Segment Open
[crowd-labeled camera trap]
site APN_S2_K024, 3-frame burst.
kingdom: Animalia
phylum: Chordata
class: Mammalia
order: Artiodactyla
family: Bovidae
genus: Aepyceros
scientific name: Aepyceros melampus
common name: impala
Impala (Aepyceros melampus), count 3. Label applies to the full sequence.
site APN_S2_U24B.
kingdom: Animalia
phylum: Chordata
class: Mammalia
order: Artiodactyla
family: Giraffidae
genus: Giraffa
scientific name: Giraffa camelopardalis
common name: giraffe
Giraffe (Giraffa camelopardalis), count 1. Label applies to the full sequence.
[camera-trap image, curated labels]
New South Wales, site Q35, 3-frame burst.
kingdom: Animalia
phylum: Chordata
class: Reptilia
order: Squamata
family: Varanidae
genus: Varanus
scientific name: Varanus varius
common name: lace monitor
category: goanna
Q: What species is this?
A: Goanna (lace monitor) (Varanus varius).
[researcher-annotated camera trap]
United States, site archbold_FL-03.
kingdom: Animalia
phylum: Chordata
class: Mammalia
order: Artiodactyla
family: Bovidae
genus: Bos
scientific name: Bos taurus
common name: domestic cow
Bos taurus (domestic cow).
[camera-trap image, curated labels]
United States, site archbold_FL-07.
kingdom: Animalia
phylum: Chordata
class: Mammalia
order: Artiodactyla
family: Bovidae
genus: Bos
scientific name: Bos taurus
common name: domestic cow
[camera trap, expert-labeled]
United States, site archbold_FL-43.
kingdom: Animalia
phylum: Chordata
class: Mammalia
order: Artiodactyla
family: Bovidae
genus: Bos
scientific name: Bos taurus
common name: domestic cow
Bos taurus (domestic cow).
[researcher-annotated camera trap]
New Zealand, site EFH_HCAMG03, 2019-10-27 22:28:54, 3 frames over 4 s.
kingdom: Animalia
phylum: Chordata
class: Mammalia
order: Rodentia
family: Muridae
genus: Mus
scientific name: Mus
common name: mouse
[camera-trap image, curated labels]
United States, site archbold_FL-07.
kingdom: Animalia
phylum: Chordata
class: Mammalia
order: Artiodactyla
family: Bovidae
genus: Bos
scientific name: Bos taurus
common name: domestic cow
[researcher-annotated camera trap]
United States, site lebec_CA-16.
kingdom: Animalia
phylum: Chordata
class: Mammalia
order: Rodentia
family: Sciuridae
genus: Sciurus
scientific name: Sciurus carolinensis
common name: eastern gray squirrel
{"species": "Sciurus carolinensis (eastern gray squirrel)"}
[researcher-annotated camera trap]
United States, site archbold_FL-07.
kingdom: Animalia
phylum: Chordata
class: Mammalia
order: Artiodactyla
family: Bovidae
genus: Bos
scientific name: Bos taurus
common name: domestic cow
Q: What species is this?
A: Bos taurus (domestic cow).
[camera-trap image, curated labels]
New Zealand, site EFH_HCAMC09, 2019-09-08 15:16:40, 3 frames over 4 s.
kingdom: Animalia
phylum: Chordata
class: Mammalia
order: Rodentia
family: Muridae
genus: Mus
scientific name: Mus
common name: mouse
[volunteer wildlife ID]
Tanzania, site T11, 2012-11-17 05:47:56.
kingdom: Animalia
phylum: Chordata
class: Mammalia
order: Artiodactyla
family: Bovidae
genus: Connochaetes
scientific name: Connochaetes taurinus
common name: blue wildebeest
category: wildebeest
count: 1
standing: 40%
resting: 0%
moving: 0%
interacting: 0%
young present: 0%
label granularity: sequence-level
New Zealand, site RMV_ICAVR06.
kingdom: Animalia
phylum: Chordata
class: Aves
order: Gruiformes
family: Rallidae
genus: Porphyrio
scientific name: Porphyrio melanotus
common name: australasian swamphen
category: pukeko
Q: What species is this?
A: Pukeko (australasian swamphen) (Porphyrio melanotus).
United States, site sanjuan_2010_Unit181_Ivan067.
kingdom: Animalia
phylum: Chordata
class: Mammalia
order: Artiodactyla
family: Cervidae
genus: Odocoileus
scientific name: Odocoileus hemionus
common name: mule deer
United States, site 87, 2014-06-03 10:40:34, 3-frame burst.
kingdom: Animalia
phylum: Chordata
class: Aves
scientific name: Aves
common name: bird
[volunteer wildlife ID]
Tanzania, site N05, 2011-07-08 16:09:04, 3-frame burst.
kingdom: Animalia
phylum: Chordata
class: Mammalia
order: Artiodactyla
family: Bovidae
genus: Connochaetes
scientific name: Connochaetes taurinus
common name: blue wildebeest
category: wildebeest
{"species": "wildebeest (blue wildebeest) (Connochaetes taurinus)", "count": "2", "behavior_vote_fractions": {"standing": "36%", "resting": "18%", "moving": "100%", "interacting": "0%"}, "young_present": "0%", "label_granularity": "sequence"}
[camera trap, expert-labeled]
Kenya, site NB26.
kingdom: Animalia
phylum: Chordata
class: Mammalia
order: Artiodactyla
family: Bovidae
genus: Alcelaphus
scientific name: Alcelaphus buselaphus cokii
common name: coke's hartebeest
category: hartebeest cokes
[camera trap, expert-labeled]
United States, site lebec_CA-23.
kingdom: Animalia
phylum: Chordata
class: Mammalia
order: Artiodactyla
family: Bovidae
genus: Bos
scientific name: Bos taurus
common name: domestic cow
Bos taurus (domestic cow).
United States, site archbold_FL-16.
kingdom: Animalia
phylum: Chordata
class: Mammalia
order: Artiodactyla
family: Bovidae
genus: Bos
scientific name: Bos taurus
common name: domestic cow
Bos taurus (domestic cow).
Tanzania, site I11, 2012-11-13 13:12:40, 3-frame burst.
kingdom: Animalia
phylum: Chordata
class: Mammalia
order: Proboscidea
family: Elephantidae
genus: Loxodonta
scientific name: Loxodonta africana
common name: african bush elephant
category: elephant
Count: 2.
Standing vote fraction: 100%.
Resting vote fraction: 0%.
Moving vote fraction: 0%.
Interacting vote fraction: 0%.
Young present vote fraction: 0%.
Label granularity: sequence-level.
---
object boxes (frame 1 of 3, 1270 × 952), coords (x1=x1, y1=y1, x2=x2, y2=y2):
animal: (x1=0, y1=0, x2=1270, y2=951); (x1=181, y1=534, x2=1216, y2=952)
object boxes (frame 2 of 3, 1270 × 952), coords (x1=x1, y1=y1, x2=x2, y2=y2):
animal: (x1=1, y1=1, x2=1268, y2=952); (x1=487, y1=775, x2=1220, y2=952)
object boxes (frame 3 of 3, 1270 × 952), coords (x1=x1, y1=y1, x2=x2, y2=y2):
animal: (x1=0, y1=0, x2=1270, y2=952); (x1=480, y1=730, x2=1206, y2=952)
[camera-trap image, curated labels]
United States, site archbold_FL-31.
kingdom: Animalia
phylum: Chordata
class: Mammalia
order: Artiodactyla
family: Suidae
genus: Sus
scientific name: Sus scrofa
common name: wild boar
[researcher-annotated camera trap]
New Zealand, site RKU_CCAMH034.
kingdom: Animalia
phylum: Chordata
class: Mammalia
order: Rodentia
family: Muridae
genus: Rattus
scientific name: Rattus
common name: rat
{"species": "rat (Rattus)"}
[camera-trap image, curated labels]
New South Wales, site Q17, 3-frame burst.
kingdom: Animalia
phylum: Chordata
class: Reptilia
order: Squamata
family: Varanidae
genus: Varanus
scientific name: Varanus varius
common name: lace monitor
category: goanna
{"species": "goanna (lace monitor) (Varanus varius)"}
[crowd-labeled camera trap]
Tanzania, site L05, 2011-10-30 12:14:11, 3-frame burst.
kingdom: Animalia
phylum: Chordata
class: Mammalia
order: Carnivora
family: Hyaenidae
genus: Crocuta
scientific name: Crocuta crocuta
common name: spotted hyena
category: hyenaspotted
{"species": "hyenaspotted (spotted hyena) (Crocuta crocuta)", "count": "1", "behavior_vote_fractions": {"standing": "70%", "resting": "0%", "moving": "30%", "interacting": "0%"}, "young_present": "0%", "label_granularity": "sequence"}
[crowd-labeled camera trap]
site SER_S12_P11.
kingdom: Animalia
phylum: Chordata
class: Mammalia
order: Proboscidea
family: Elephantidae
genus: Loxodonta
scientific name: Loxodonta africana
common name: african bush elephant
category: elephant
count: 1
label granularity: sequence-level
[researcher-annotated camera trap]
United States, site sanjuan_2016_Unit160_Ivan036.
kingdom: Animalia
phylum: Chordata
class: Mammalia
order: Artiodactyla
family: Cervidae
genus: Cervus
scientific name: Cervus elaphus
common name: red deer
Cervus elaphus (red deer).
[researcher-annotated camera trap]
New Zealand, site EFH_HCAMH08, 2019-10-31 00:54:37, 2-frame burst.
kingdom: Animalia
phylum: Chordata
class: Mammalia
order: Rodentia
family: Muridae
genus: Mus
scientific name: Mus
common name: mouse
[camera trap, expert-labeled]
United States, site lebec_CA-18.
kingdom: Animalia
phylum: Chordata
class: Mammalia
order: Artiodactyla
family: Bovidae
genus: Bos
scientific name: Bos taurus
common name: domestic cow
Segment Closed
### What the task requires
Gather from the records above every line containing the string "Wales".

### Response
New South Wales, site Q35, 3-frame burst.
New South Wales, site Q17, 3-frame burst.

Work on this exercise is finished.